Static languages can get hideously verbose for cases with functor-like behavior (Java and C# [pre-3.0], I'm looking at you). At the same time, go talk to some ActionScript developers -- who have had dynamic and functional for years -- and you'll see an amazing appreciation for the optional strict typing and interfaces in AS3.

REST is great, but in playing at dynamic, it turns out to be rather like C -- it's as dynamic as the strings you pipe into the compiler, and no more. Absent proper metadata, it cannot reflect and self-bind, so it sacrifices features that dynamic language developers love in their day-to-day coding.

Ironically, most of the critical elements of this "movement" -- along with open source -- are being subsumed into the big enterprise software companies at a prodigious pace.
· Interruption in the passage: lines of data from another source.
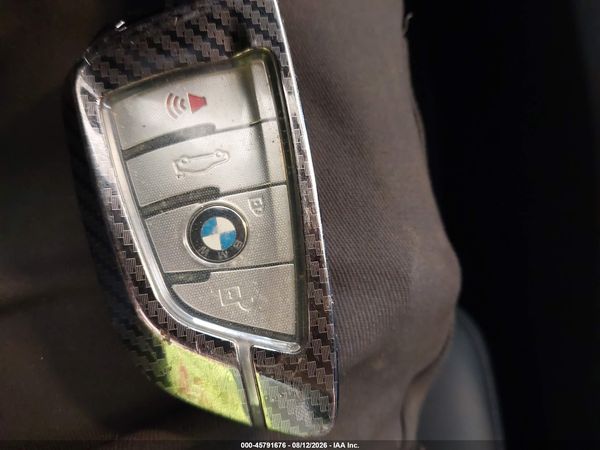 2022 BMW 540 I XDRIVE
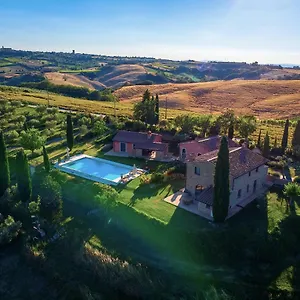  Vakantiehuis Poggio Ai Gelsi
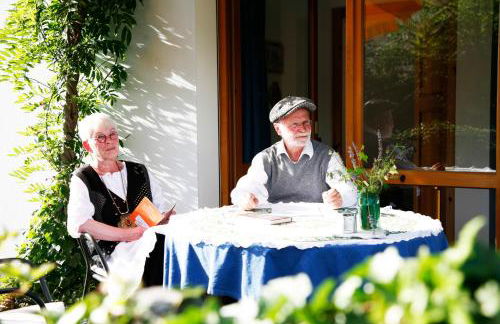 Art Apartment Schatzer - Photo 45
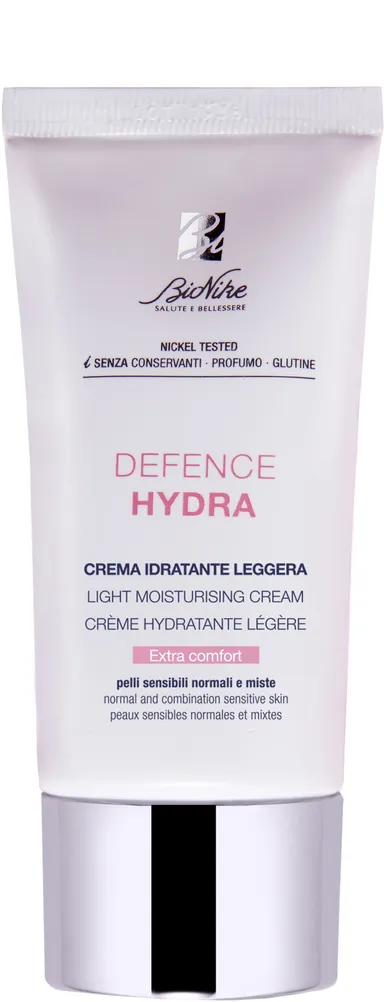 Bionike Defence Hydractive Light Crème Hydratrend Licht 50 ml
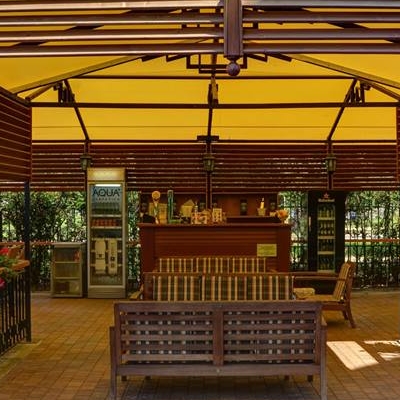 Restaurant Lido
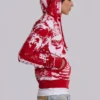 Sweat Monster Hoodie Americana Mini
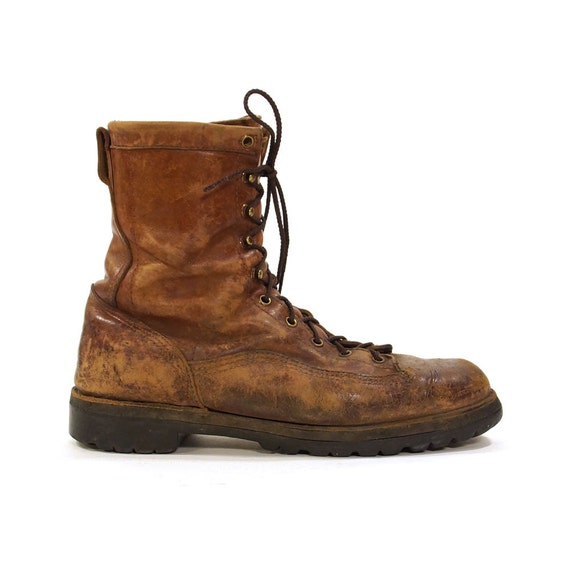 danner lace up boots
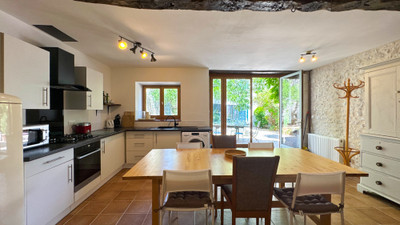 French property for sale in Albas, Lot - €398,500 - photo 10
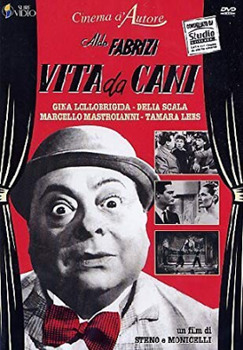 Vita da cani (1950) DVD5 Copia 1:1 ITA Vita da cani (1950) DVD5 Copia 1:1 ITA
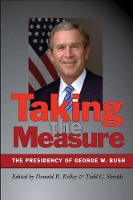 Book Cover for Taking the Measure by Donald R. Kelley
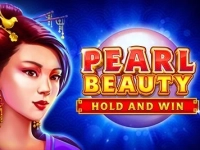 Pearl Beauty: Hold and Win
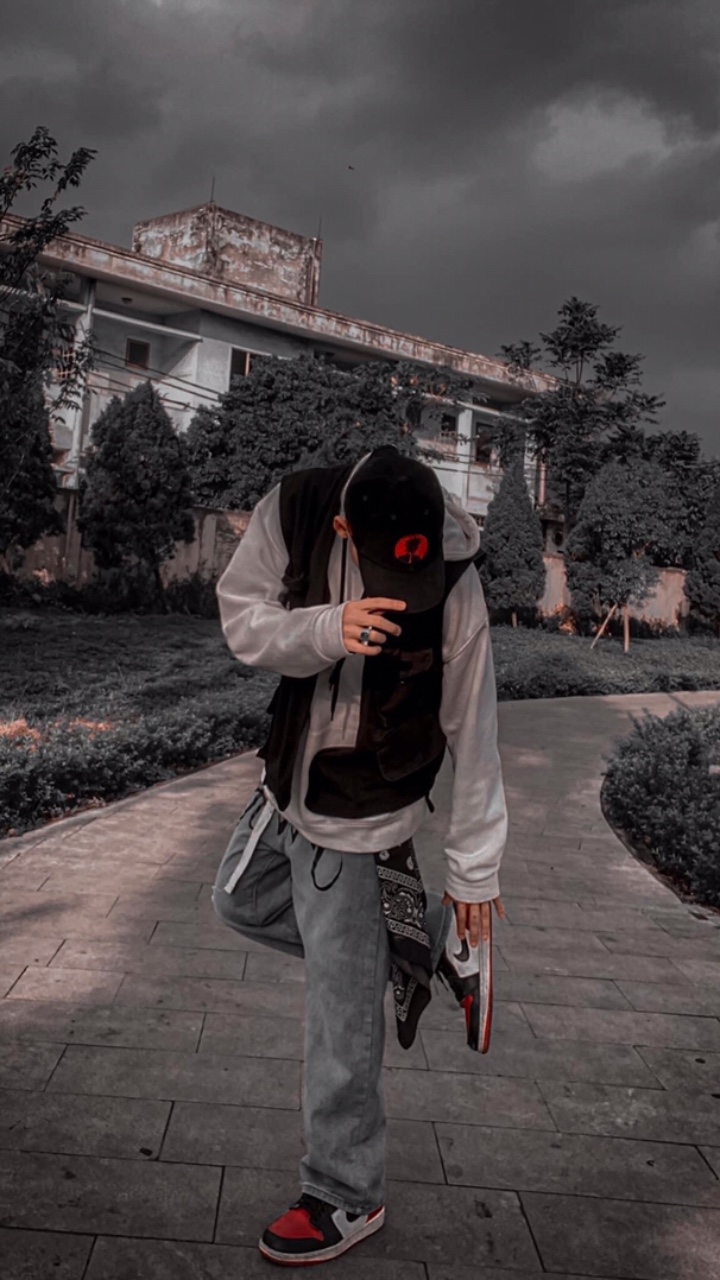 Mẫu beat 12 ảnh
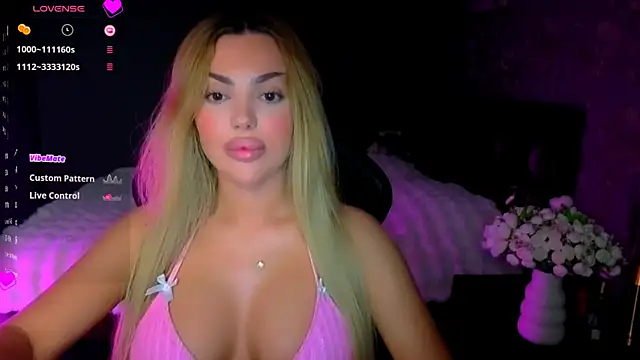 babyleilaa online show from 4, 4, 2026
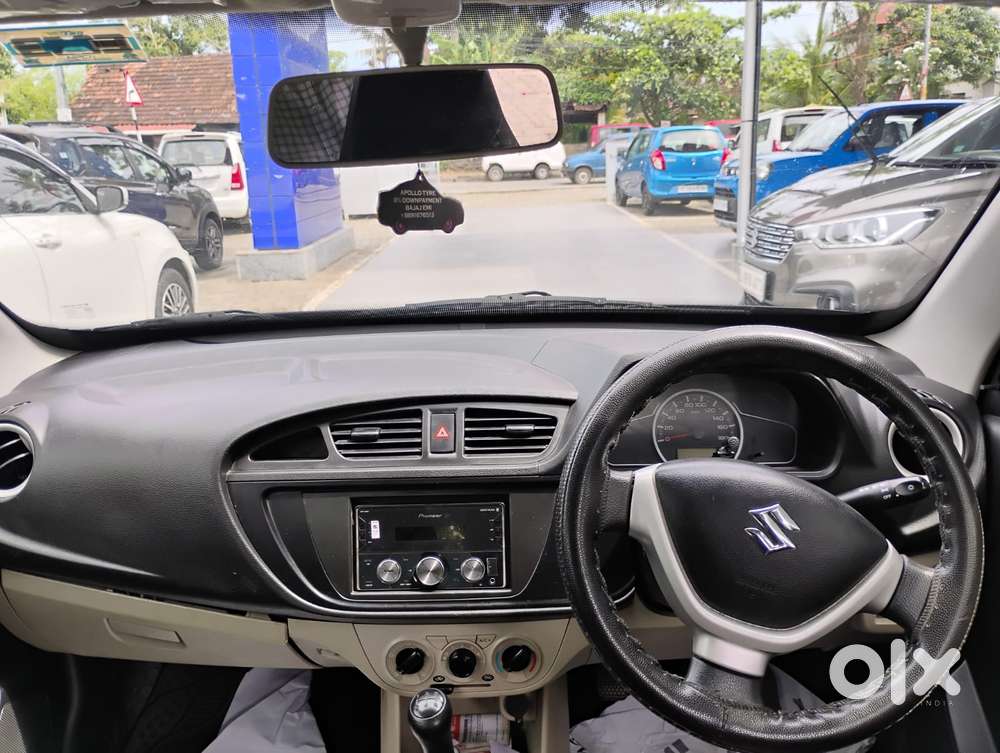 Maruti Suzuki Alto 800 0.8 Lxi (o), 2021, Petrol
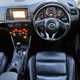 Mazda CX-5 (12-17) 2.2d (175bhp) Sport Nav AWD 5d Auto For Sale - Apex Auto Traders Ltd, Leeds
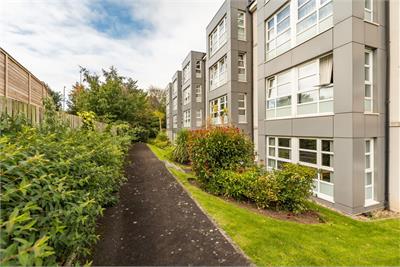 84/3 Chesser Crescent, Edinburgh, EH14 1SE - image 18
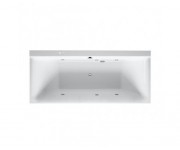 Ванна гидромассажная DURAVIT P3 COMFORTS 760377000JS1000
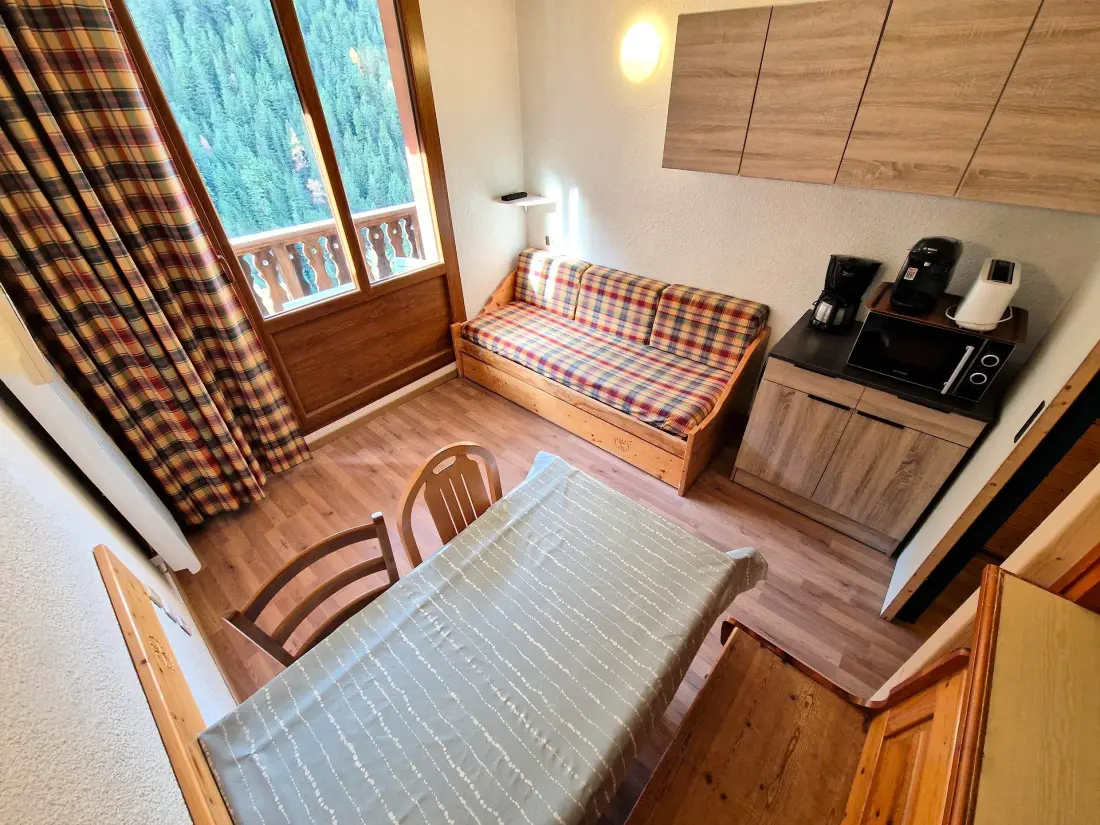 Residence Le Thabor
Sun owns MySQL and halfway owns JRuby; Java servers may serve more Rails apps than Mongrel/Ebb/Thin/etc. soon, Microsoft is all over TDD, IronRuby, IronPython...

I suppose the sort of tribalizing we see here is at least partly inevitable in any field. But it would serve the entire industry if that "part" could be made as small as reasonably possible. As a young industry with a poor track record and few rules, we ought to be more interested in better software outcomes than in being rebellious.

3 comments:

Buying WOW Gold said...

If you wish to be accomplishment while in the online game you need to have sufficient Wow gold.Though the most beneficial way by which the elite avid gamers accomplish accomplishment at obtaining planet of Warcraft gold differs.

John said...

I am happy to find this post. You are so good at blogging! Good job.

Salvador said...

You will have a lot in common and who also have the colombian brides same intentions as you, as they join the platform to find their other half. It will save you time. Thanks to a broad set of filters, the site will be able to choose the perfect option in the shortest possible time.